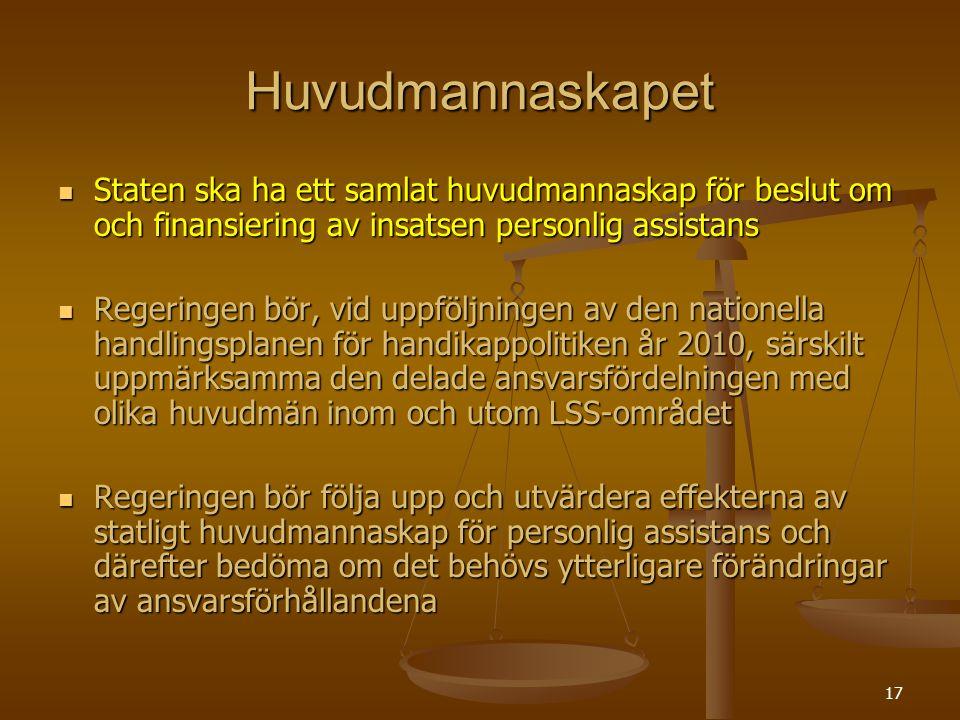 Huvudmannaskapet Staten ska ha ett samlat huvudmannaskap för beslut om och finansiering av insatsen personlig assistans.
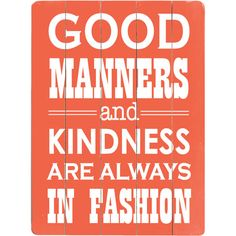 Good Manners and Kindness.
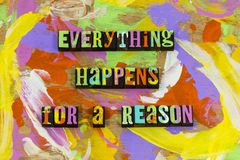 Everything happens for reason motivation excuse passion focus. Typography smile be good peace plan preparation encouragement inspiration research knowledge royalty free stock images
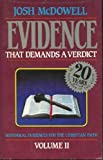 More evidence that demands a verdict: Historical evidences for the Christian Scriptures (0918956730) by Josh McDowell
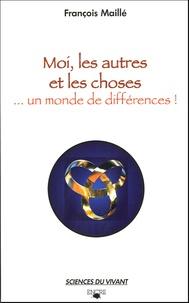 François Maillé - Moi, les autres et les choses - Un monde de différences !.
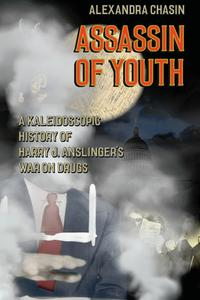 Assassin of YouthA Kaleidoscopic History of Harry J. Anslinger's War on Drugs【電子書籍】[ Alexandra Chasin ]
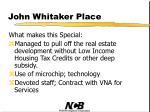 john whitaker place60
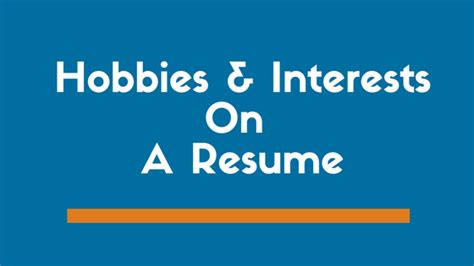 the right way to list hobbies and interests on a resume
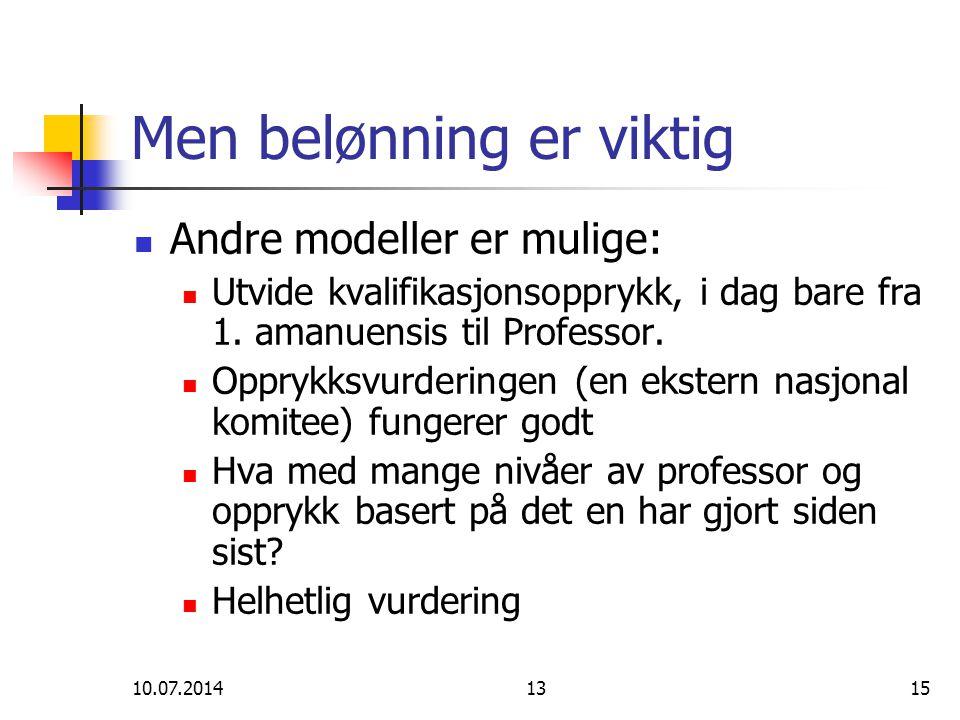 10.07.20141315 Men belønning er viktig Andre modeller er mulige: Utvide kvalifikasjonsopprykk, i dag bare fra 1. amanuensis til Professor. Opprykksvur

#####

THE TASK. Leaving out the pictures, print exactly and only the lines from the one containing "More evidence that" through the last line of the records.

OUTPUT FOR THIS TASK.
 More evidence that demands a verdict: Historical evidences for the Christian Scriptures (0918956730) by Josh McDowell
 François Maillé - Moi, les autres et les choses - Un monde de différences !.
 Assassin of YouthA Kaleidoscopic History of Harry J. Anslinger's War on Drugs【電子書籍】[ Alexandra Chasin ]
 john whitaker place60
 the right way to list hobbies and interests on a resume
 10.07.20141315 Men belønning er viktig Andre modeller er mulige: Utvide kvalifikasjonsopprykk, i dag bare fra 1. amanuensis til Professor. Opprykksvur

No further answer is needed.